People always told Haley Simpson she had a hilarious laugh.

When the time came to name her film company, Simpson decided to embrace that, landing on Funny Laugh Productions. With the support of her friends and peers Jackie Jorgenson and Mary McDonald, Simpson formed Funny Laugh in Logan, Utah in 2014.

The three of them write and shoot short films, fashion films and anything else they can get their hands on at the micro-budget company. For Simpson, Jorgenson and McDonald, their work is about supporting diverse storytelling, such as stories of the LGBT community and people of color.

Though the company is small and independent, it’s international, with Jorgenson in Grand Rapids, Simpson still in Utah, and McDonald in Toronto, Ontario. The three members work predominantly online with one other.

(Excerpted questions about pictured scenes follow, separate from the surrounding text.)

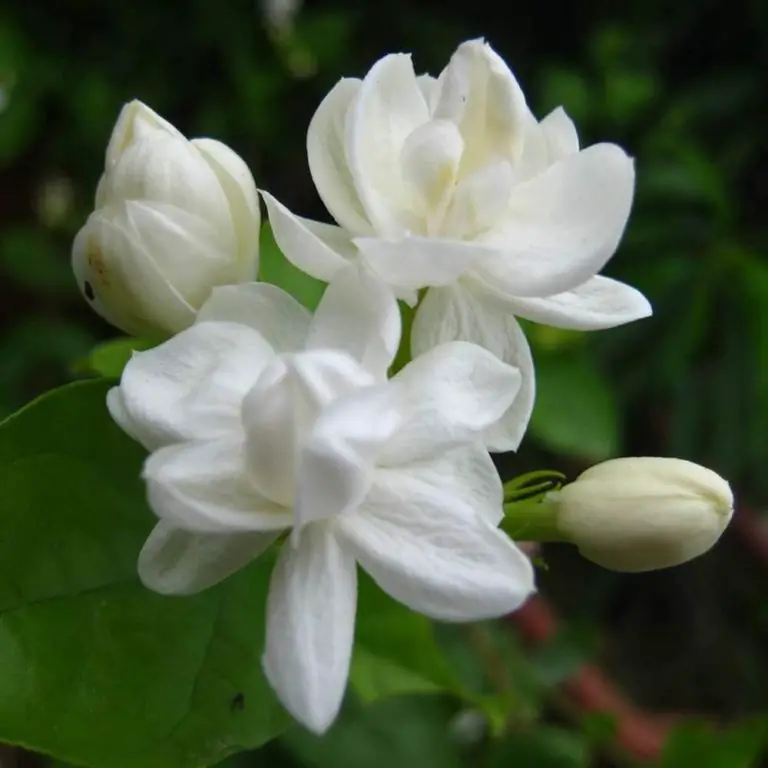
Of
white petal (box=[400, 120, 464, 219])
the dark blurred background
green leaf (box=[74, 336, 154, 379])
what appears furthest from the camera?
the dark blurred background

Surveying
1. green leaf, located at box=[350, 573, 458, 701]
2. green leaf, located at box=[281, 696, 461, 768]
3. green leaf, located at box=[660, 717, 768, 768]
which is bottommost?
green leaf, located at box=[281, 696, 461, 768]

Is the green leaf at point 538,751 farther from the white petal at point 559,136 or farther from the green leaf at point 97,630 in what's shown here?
the white petal at point 559,136

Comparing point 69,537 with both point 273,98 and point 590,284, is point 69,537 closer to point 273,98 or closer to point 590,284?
point 590,284

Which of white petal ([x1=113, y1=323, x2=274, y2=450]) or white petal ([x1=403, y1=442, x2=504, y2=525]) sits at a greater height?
white petal ([x1=113, y1=323, x2=274, y2=450])


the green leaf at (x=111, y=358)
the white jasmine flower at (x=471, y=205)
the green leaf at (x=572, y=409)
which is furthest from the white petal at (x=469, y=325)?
the green leaf at (x=572, y=409)

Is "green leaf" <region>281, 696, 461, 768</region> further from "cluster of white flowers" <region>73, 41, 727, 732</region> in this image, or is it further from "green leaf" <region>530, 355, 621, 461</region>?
"cluster of white flowers" <region>73, 41, 727, 732</region>

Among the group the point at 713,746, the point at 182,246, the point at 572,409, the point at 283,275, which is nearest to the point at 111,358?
the point at 283,275

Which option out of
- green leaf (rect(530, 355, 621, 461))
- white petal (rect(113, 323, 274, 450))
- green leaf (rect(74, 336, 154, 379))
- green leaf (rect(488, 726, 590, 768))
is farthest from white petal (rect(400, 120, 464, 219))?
green leaf (rect(488, 726, 590, 768))
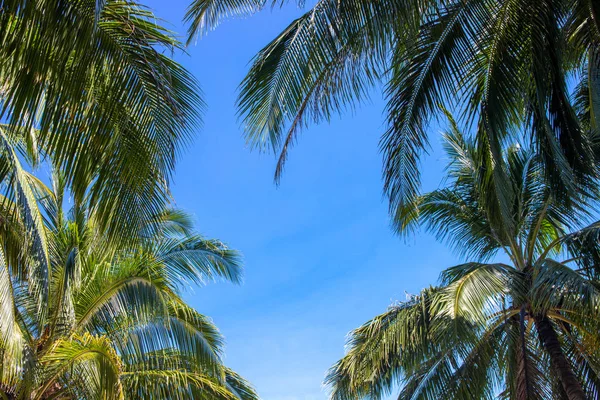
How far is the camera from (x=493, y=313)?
9219 mm

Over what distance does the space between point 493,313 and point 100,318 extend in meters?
5.79

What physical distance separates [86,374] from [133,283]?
199 centimetres

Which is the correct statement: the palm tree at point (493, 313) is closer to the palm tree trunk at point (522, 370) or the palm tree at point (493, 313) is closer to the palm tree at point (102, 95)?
the palm tree trunk at point (522, 370)

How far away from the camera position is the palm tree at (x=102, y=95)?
3.87m

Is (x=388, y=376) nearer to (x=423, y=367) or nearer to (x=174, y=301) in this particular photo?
(x=423, y=367)

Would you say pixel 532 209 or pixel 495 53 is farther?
pixel 532 209

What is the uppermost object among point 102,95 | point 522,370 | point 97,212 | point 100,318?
point 100,318

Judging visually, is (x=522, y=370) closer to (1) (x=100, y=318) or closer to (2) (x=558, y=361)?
(2) (x=558, y=361)

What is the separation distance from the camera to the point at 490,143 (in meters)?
5.69

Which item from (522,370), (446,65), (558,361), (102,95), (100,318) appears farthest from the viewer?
(100,318)

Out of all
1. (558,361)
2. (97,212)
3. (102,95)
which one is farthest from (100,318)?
(558,361)

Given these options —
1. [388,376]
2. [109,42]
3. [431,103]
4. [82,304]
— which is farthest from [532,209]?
[109,42]

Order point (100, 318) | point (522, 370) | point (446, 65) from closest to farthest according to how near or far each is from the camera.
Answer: point (446, 65) < point (522, 370) < point (100, 318)

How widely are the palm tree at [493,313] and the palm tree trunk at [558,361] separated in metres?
0.01
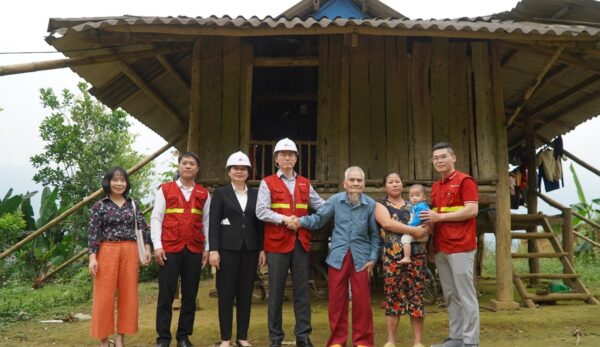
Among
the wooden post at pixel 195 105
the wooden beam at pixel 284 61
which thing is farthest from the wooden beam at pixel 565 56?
the wooden post at pixel 195 105

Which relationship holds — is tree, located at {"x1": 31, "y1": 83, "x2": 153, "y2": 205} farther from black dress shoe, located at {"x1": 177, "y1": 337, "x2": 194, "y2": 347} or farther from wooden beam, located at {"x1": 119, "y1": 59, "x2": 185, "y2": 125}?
black dress shoe, located at {"x1": 177, "y1": 337, "x2": 194, "y2": 347}

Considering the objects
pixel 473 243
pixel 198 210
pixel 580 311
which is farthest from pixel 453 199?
pixel 580 311

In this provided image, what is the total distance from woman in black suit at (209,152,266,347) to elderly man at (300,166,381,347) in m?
0.49

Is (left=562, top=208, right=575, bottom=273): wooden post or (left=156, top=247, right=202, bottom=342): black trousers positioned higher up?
(left=562, top=208, right=575, bottom=273): wooden post

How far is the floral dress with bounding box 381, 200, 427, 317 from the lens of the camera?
4.64 meters

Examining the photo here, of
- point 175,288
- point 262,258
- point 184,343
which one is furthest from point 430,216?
point 184,343

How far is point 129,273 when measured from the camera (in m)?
4.80

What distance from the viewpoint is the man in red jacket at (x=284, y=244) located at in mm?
4695

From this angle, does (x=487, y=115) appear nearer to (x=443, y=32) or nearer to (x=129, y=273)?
(x=443, y=32)

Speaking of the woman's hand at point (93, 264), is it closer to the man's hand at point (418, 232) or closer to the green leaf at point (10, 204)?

The company is currently in pre-production on a web series that will be going live on Instagram Stories. Beyond this, the three members all have written projects ranging from stage plays to TV pilots and feature films. 

This year, Funny Laugh also is participating in ArtPrize. The project was spearheaded by Jorgenson, who waited until this year to submit any films so she could understand how it all worked.

“I wanted to get a sense of what other filmmakers were doing at ArtPrize and how accessible it is for people to view films at ArtPrize,” Jorgenson said. “I wanted to understand the culture of how people walk around and engage with the pieces.”

When the submission process came up this year, Jorgenson wanted to figure out a way to incorporate the work the company already has, figuring out how to make them accessible for the ArtPrize audience. Because of the wide range of subject matter and characters that Funny Laugh’s films feature, Jorgenson thought it would be best to submit an entry based on the “blind date with a book” concept, in which books are wrapped up and sold just with a few key descriptors (i.e. romance, countryside, touching). That way, the reader/shopper doesn’t judge the book on its cover. 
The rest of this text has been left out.